Are we intended to go back to the start of the poem, like James Joyce made us do in Finnegans Wake (mostly written in Paris!) where the final sentence (“A way a lone a last a loved a long the”) has no period and flows like the River Liffey into the opening sentence (“riverrun, past Eve and Adam’s, from swerve of shore to bend of bay,”)?

I even checked “In Paris” to see if that worked. It does, if you want it to.

Eva said, “I have an idea! I’ll text Carl and ask!” Fantastic! And she did. “Hey, Carl, we’re reading your poem ‘In Paris!’” And he replied something like I can’t believe anybody’s reading that old poem. And she then asked, “what does it mean that there’s no period at the end?”
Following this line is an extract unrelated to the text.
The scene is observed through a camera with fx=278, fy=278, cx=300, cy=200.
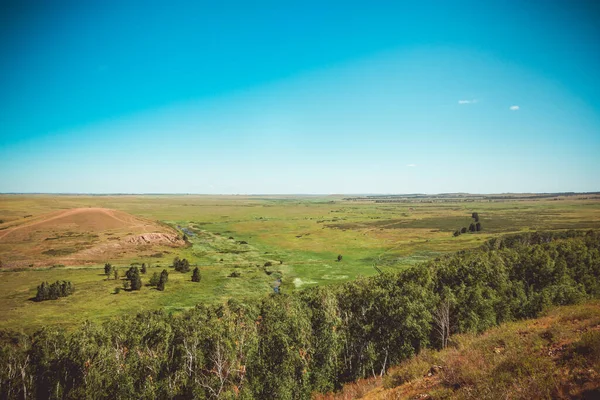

And much like Marshall McLuhan, he replied, “That’s a mistake. It’s supposed to be there.”

So much for the River Liffey.

Falling in love

Ok, the sepia-toned woman, so busy with living, “didn’t grieve that she couldn’t stay PERIOD.” Got it. Message to the poem’s speaker from two women, one on the bridge now, one there a hundred years ago: when in Paris, be in love or at least be here now. PERIOD.

“In Paris” was published in Dennis’s 1993 poetry collection The Near World. Unlike the poem’s distracted narrator who was focused on the deep past, the poetry group was reading a modern poem written in our lifetimes. But we were like the narrator in one respect: we were enthralled. We were in Paris, and I think we were falling in love with this poem.

And now, weeks after the poetry group discussion, I find myself re-reading Dennis’s poem umpteen times, poring over it like a man staring at a very old photograph while I’m working on this piece. It’s taken all day, and soon my wife and I have somewhere to be. I hear her call from the other room, “It’s time to go. Enough with that poem already!” I am here and it is now and we do have to go.

“Paris,“ photographer Paul Almásy

Post-script #1

Because the poem above is exactly what I shared with the group, you’ll note there’s no period at the end. Since I have it on good authority that a period belongs there, I’m duty-bound to offer the correct last line: “When she didn’t grieve that she couldn’t stay.” Ah, so much better!

Post-script #2

“In Paris” lead me to Dennis’s books of poetry which are now 14 in total plus one book of essays. I’ve bought several now, including his last, Earthborn. Many colleagues and commenters describe his poetry as thoughtful, sensitive, focused on the everyday, accessible, meditative, humane. All true. But I haven’t found any mention of how funny, how deeply wryly funny, Dennis can be.

In “Primitive,” he refrains from killing a spider in his house in order to avoid the slippery ethical slope toward killing a few people he knows. In “Progressive Health,” he advises healthy organ donors for perfectly ethical reasons not to wait another day before donating their organs. In poems like “Eurydice” and “The God Who Loves You,” you’ll laugh but only to keep from crying. Find them, read them.

The God who loves me whispers that he bets that Carl Dennis likes Groucho Marx and thinks Groucho was a good a preceptor for me in college as any of Carl’s smart colleagues.